When my wife and I have kids, I will make sure that they experience life like a kid should. There has to be a balance. These days, Imagination should be considered an endangered species, by-cracky!!
The thing that surprises me is that kids today hav very few or no chores at all today! Not one of the pleasant memories but definitely something kids need to do.
I live with my BF and his ten year old son. His chore is to take out the garbage and we have a devil of a time to get him to do it. I don't know about you guys but my sister and I were doing the dishes every night, our own laundry, cleaning our bathroom AND taking out the garbage!
I grew up overseas in four different countries so my memories are slightly different than what I have read so far but they are rich with wonder and fascination.
Deez
What a difference 30 years makes . . .
1972: Long hair
2002: Longing for hair
1972: KEG
2002: EKG
1972: Acid rock
2002: Acid reflux
1972: Growing pot
2002: Growing pot belly
1972: Hoping for a BMW
2002: Hoping for a BM
1972: The Grateful Dead
2002: Dr.

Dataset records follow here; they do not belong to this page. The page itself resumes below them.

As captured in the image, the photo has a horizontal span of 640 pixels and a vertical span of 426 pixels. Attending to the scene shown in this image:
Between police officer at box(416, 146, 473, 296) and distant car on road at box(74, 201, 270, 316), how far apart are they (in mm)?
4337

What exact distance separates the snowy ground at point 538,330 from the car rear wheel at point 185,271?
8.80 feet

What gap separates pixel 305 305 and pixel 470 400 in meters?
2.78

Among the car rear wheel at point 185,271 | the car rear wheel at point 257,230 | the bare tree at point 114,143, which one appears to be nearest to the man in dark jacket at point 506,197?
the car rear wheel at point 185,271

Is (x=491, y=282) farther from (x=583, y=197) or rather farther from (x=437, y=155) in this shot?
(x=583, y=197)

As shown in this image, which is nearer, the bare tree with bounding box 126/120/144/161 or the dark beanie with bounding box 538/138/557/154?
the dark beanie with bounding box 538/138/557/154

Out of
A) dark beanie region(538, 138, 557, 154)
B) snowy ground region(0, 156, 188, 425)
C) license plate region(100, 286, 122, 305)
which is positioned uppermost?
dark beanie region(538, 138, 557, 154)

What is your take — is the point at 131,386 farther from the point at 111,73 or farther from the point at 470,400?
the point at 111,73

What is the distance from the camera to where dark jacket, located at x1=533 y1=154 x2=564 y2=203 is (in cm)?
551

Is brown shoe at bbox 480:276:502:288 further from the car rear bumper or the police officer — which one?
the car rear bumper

Kevorkian
1972: Popping pills, smoking joints
2002: Popping joints, needing pills
1972: Killer weed
2002: Weed killer
1972: Disco
2002: Costco
1972: Whatever
2002: Depends
How different will it be for the baby boomers??? And can you imagine the retirement homes of Gen Xers??? PC's for everyone!!!
: )
I also remember going to the soda fountain at the drug store, where they served your drinks in a cone-shaped paper cup stuck in a stainless steel base. Or the dime store, with the creaky wooden floor, where you could buy anything from toys to tatting shuttles.
I can even remember when popsicles went from a nickel to seven cents!